Polymeric nanofibers have gained great attention lately due to their unique properties, which makes them attractive candidates for usage in many applications. These properties include high surface area, porosity, encapsulation efficiency and loading capacity, controllable scaffold composition and physical resemblance to the extracellular matrix. Polymeric nanofibers are commonly obtained using electrospinning, an easy and low-cost method. The nanofibers used in biological applications usually need modifications with various (bio)molecules in order to increase biocompatibility. Most nanofibers lack specific functional groups that are needed for conjugating ligands and biomolecules. Recent approaches involve incorporation of clickable units on nanofibers to allow their functionalization in an efficient manner. In the present study, we explored the formation of maleimide-containing nanofibers, which can be functionalized with thiol-containing ligands under reagent-free conditions at room temperature using the Michael reaction. Copolymers containing poly(ethylene glycol) and furan-protected maleimide-containing polylactide based copolymers were synthesized via organobase-catalyzed ring-opening polymerization. The furan protection was removed after polymerization using retro Diels-Alder reaction, to obtain the reactive maleimide functionality. PEG side chains were incorporated to provide anti-biofouling characteristics to these copolymers. Maleimide-bearing nanofibers were produced using the solutions electrospinning.

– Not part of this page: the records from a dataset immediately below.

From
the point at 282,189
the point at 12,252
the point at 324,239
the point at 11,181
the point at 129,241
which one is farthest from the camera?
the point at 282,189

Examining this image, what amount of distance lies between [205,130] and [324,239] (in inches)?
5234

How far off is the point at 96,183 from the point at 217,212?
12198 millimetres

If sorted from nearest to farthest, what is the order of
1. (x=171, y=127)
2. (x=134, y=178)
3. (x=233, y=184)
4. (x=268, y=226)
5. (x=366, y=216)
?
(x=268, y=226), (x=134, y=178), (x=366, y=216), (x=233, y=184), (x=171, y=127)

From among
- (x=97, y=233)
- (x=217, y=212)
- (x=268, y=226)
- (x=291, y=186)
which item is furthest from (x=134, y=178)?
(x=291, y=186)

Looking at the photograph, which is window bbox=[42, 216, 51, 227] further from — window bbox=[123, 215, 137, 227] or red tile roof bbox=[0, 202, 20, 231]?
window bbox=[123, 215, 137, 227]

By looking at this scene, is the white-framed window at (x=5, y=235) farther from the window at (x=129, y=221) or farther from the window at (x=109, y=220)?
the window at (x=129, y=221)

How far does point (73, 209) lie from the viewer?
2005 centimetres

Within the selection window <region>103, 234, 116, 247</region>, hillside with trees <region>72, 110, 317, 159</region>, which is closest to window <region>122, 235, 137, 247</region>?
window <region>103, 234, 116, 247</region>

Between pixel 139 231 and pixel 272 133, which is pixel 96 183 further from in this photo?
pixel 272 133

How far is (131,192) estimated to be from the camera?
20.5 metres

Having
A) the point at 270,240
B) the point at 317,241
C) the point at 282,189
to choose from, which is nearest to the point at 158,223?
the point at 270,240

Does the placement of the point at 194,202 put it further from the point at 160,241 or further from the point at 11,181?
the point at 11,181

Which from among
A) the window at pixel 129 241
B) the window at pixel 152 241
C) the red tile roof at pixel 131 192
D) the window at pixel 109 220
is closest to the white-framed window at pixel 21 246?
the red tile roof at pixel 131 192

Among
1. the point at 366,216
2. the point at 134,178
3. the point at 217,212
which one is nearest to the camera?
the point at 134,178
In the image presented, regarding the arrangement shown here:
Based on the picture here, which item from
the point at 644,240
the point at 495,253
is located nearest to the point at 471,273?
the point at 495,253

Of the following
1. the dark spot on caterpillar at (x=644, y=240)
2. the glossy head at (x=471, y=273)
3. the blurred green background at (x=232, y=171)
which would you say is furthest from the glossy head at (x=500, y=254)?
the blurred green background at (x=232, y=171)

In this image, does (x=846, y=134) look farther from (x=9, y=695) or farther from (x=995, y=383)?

Efficient functionalization was demonstrated by modification of these nanofibers with a thiol-containing fluorescent dye and a thiol-containing biotin ligand. The biotinylated nanofibers were used for the immobilization of TRITC-extravidin using the biological interaction between biotin-avidin. Importantly, it was demonstrated that the extent of immobilization of protein on these nanofibers can be tuned by varying the amount of „clickable‟ reactive groups on the nanofibers, which can be tailored through the composition of the parent copolymer.